A Força do Agro que vem do Feminino

A Força do Agro que vem do Feminino

A diversidade de perfis das mulheres do campo abrange uma série de identidades e ocupações: agricultoras, gestoras, extrativistas. Antes vistas como auxiliares ou apenas companheiras do agricultor, as mulheres rurais assumem cada vez mais protagonismo em todos os estágios da cadeia produtiva na lavoura e outras atividades que geram renda e desenvolvimento econômico e social no campo.

Quase a metade de toda a população rural brasileira é feminina, 47,5%, segundo o último Censo do Instituto Brasileiro de Geografia e Estatística – IBGE realizado em 2017. Um número que ultrapassa 15 milhões de pessoas. E quase 20% dos empreendimentos rurais do País são comandados por mulheres. No levantamento realizado em 2006, o percentual de mulheres rurais em posições de liderança era de 12%.

Vamos conhecer o perfil de três mulheres, clientes da Syngenta, que representam três exemplos de liderança rural.

Caroline Schneider – a advogada que desistiu dos tribunais para levar adiante uma vocação de família

Aos 32 anos, esposa do Rodrigo, mãe de Raquel (sete anos) e Thomas (quatro anos), a advogada desistiu da prática jurídica para aderir à gestão do negócio da família, uma empresa familiar que que teve início em Chapadão do Céu (GO) no início dos anos 80. Parte da terceira geração de agricultores, Caroline teve atuação determinante na profissionalização do negócio, expandindo a atuação para o Estado do Tocantins, onde vive desde 2012. Atualmente o grupo produz soja, milho, sorgo. O grupo também tem confinamento, armazenagem de grãos e transportadora. “Trabalhar no agro está na minha essência. Foi uma reconexão com quem eu sou”, afirma Caroline. “Também não posso deixar de reconhecer o quanto meus pais me encorajaram ao me trazerem para o agronegócio.

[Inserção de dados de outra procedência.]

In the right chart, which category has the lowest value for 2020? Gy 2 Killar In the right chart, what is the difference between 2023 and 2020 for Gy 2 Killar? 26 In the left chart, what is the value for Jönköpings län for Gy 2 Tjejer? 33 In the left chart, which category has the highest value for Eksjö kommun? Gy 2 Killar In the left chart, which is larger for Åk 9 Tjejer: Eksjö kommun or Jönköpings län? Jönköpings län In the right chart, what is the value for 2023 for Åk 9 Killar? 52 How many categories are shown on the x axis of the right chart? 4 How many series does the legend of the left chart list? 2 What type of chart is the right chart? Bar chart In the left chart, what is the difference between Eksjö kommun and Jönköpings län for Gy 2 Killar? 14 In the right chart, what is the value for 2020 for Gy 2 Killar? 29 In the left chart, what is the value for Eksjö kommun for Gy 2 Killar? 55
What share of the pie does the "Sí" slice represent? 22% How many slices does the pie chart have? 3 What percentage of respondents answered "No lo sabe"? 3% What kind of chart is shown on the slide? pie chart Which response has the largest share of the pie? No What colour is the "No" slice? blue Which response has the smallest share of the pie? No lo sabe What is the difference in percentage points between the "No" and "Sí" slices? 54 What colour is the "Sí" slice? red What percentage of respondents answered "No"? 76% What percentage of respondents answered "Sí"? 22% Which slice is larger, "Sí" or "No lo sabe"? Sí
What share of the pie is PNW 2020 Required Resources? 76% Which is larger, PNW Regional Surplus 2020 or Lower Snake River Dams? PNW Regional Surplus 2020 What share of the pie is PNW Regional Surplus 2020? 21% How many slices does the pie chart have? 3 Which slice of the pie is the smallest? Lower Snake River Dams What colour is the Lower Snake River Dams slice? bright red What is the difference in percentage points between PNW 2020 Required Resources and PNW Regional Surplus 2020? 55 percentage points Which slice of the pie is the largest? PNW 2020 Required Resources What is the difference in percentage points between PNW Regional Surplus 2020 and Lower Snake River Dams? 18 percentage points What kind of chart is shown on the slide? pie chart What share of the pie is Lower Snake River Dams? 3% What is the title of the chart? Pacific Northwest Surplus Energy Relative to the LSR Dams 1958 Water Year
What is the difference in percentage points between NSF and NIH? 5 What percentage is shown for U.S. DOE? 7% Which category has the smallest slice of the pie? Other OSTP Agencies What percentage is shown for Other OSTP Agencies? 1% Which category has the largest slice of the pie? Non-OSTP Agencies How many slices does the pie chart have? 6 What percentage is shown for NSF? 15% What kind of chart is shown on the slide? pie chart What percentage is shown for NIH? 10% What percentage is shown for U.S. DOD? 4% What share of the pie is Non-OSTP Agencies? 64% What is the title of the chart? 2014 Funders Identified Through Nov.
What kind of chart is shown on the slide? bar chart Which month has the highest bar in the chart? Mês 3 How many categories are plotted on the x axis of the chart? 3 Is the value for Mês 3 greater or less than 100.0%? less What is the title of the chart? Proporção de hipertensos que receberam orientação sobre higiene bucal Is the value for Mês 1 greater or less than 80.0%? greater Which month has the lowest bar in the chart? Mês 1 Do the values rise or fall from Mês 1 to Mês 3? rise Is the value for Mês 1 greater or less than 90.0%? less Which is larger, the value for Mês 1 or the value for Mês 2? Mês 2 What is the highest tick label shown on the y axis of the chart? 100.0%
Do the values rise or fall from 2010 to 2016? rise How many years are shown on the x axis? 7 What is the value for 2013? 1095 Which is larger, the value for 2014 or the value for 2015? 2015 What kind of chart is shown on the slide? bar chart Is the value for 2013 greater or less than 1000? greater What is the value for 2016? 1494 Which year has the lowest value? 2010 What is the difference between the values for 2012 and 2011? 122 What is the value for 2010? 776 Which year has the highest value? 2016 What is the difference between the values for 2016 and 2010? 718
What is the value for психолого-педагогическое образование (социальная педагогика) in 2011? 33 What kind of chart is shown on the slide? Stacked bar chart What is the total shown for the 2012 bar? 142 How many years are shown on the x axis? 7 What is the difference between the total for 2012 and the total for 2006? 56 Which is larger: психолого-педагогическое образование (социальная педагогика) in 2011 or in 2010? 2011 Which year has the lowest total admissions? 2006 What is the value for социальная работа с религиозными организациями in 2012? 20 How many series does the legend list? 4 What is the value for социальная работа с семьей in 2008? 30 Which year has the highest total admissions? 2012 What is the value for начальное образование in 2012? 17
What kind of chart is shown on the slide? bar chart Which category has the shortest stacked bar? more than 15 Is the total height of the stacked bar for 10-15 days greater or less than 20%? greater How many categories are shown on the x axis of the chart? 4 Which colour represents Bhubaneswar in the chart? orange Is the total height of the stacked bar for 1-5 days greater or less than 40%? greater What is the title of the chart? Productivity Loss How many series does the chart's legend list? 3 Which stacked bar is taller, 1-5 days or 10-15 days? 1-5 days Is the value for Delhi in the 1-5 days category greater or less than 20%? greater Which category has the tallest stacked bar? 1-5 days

Acredito que cada pai que confia e estimula sua filha a assumir posições de liderança, acaba multiplicando esse exemplo para muitas outras famílias”.

Patrícia Dalto – de administradora à gestora de propriedade rural.

Nascida no Paraná, Patrícia acompanhou os pais pela peregrinação na abertura de caminhos do agro: desde o início no Paraná, depois indo a Goiás e fixando-se no Piauí, além de expandir os negócios para uma área do Oeste baiano. Em relação à sua formação, ela também percorreu diversos caminhos tendo se formado em Administração e Gastronomia antes de assumir uma posição estratégica no negócio da família. Ela hoje está à frente do RH e atua também nas demandas regulatórias da propriedade para garantir que toda a produção de grãos e a condução da fazenda no dia a dia estejam dentro das obrigações fiscais e legais. Decidida, ela diz não perceber preconceito pelo fato de ser mulher ao lidar com outros produtores rurais em encontros de articulação e negócios. Além disso, aponta o networking na Academia de Líderes Sucessores (apoiada pela Syngenta) como fundamental para o aprendizado e solução de problemas com a troca de experiências com outros sucessores que já levam adiante a produção rural das famílias. “Meu maior orgulho é ser reconhecida pela minha capacidade de gestão e não por ser a filha dos donos do negócio”.

Joice Appelt – construindo a superação da cultura machista no agronegócio 

“Sempre que me escapa alguma fala machista tento refletir em como virar essa chave”, diz Joice Appelt, mineira e produtora de grãos, criada em uma família de origem gaúcha predominantemente masculina. Após estudar Educação Física e Administração Hoteleira, Joice ingressou no negócio da família e relata que foi difícil ganhar respeito dentro do agronegócio. Determinada, buscou cursos e formações para se especializar e aumentar a produtividade da plantação da família, e mirou longe em um sonho que a inspirava: ser a primeira mulher a produzir grãos na Etiópia. Após muita pesquisa descobriu, segundo ela, condições ideais para a empreitada: terras capazes de serem fertilizadas, população para ser capacitada a trabalhar na lavoura e portos para escoamento da produção, tornando o mercado muito atrativo. E após uma longa negociação com o pai, que buscou fazer ela ponderar sobre investir nesse sonho, viajou para Etiópia. Lá, Joice vivenciou sete dias bastante difíceis, pois acabou esbarrando em questões políticas e socioculturais que terminaram por impedir as negociações, o que inviabilizou o negócio. Ainda assim, Joice considera a aventura um dos grandes momentos de sua carreira e um momento de resiliência que realimenta sua fé e vontade de prosperar. “Considero que estou em construção e disposta a novos desafios”, afirma.